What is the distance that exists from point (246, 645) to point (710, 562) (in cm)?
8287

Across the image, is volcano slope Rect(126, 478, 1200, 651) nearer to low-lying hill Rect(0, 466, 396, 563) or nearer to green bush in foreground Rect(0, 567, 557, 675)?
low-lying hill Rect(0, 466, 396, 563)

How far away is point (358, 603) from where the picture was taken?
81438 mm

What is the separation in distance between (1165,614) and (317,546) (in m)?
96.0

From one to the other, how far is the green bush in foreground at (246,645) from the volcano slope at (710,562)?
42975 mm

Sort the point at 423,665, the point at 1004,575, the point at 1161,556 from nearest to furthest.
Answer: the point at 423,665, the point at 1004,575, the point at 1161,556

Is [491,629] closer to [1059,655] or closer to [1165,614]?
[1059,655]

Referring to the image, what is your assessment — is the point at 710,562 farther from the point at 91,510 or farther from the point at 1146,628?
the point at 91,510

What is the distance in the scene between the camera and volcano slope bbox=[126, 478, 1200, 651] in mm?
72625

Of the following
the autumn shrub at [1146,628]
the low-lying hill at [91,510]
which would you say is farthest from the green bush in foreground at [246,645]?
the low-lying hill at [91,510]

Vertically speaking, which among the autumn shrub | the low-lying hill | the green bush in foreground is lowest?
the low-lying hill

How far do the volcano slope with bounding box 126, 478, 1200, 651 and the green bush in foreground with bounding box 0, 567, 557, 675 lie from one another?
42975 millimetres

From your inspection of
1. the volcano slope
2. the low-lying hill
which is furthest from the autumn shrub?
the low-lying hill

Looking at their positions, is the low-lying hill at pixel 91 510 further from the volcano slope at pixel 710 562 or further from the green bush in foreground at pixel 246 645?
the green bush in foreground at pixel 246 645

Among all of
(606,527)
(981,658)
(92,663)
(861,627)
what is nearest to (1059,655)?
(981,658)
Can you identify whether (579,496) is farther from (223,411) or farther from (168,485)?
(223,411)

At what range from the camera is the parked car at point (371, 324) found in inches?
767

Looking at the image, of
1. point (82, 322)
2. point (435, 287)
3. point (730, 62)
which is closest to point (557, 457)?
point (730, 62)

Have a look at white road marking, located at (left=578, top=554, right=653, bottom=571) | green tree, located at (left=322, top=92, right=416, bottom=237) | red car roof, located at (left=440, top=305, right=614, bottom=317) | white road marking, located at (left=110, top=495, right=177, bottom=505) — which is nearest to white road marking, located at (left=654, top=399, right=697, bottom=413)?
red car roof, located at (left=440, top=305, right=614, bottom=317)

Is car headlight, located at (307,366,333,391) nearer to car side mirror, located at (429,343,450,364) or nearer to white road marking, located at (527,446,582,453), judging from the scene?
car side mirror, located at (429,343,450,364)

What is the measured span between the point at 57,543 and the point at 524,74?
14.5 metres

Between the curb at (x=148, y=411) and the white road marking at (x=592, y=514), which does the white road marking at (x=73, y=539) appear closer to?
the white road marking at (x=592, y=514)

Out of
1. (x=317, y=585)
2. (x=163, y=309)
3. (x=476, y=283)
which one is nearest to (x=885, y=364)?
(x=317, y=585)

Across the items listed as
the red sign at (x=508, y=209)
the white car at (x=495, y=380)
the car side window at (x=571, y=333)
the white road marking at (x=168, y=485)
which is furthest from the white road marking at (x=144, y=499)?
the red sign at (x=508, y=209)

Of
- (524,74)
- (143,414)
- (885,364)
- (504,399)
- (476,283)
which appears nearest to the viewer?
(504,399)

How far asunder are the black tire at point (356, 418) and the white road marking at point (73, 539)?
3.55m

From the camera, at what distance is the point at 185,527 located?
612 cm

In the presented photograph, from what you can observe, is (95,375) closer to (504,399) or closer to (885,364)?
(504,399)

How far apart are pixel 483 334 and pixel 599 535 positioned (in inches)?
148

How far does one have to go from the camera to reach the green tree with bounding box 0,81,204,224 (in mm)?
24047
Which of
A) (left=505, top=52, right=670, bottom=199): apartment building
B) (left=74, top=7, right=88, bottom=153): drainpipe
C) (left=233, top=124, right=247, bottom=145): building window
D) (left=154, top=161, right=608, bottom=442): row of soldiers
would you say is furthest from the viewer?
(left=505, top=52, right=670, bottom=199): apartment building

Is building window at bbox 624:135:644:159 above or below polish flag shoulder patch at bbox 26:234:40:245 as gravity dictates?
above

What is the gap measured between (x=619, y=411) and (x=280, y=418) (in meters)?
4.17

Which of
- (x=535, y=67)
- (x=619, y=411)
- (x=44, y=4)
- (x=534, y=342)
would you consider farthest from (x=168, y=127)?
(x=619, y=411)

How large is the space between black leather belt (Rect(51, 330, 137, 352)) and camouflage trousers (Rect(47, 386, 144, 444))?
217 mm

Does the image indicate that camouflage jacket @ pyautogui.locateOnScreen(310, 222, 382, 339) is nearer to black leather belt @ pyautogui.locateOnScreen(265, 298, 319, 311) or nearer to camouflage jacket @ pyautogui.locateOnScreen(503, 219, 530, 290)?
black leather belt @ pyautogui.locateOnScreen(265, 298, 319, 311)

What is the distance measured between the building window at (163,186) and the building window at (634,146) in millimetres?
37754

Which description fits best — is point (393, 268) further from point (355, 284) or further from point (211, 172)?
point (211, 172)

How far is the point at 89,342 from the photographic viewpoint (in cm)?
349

※ ※ ※

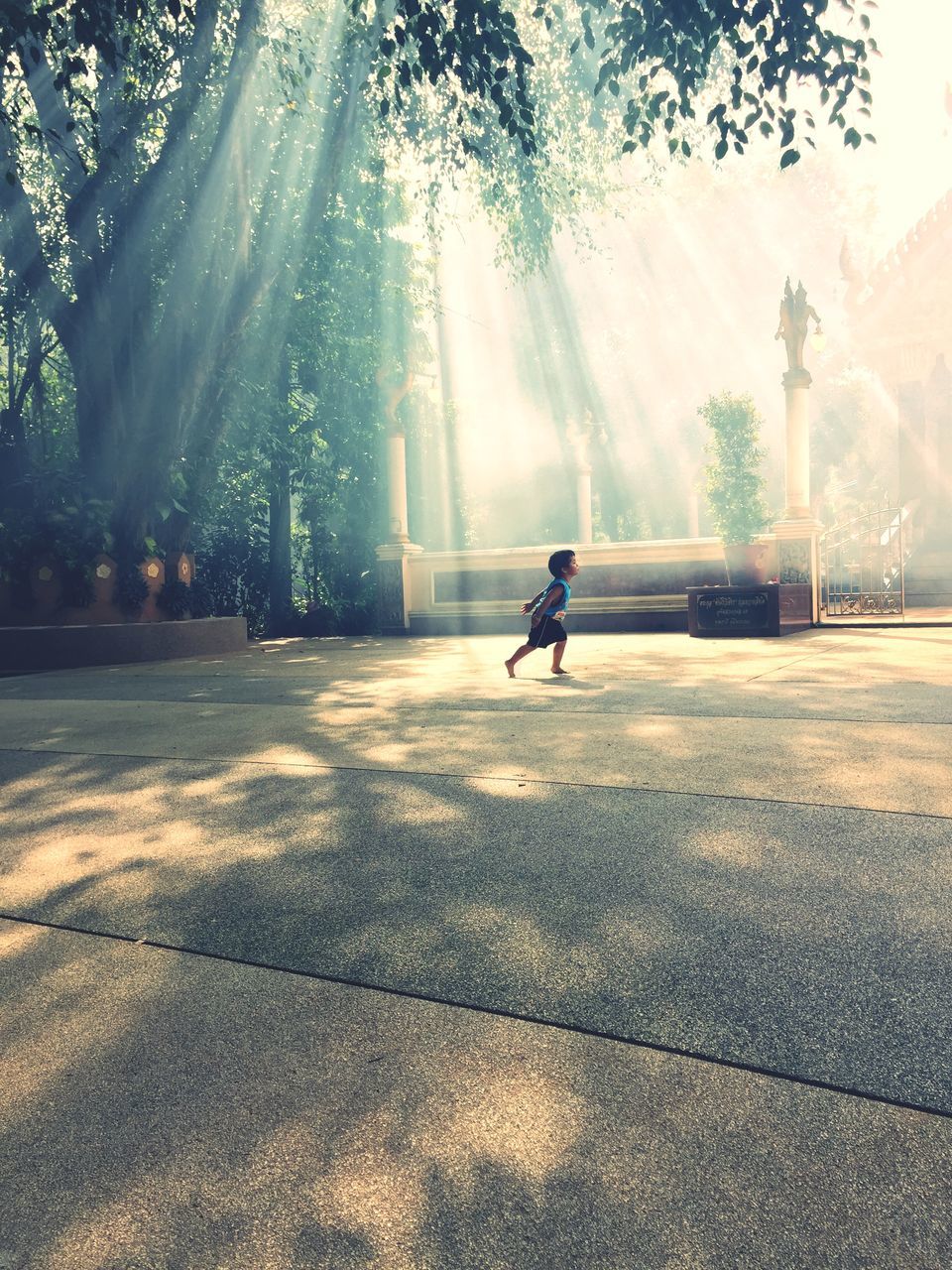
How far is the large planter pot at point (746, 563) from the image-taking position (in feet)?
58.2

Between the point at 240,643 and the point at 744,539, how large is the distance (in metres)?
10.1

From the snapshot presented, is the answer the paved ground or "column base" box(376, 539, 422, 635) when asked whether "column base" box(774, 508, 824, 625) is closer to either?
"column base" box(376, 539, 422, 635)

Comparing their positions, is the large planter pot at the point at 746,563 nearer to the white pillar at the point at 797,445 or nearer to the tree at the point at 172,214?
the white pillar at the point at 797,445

※ ※ ※

What this task involves:
Return each line of the material above that contains the string "roof".

Finished exercise:
Have a look at white road marking, located at (left=578, top=554, right=653, bottom=571) | green tree, located at (left=322, top=92, right=416, bottom=237) | red car roof, located at (left=440, top=305, right=614, bottom=317) | white road marking, located at (left=110, top=495, right=177, bottom=505) — which is nearest to white road marking, located at (left=654, top=399, right=697, bottom=413)?
red car roof, located at (left=440, top=305, right=614, bottom=317)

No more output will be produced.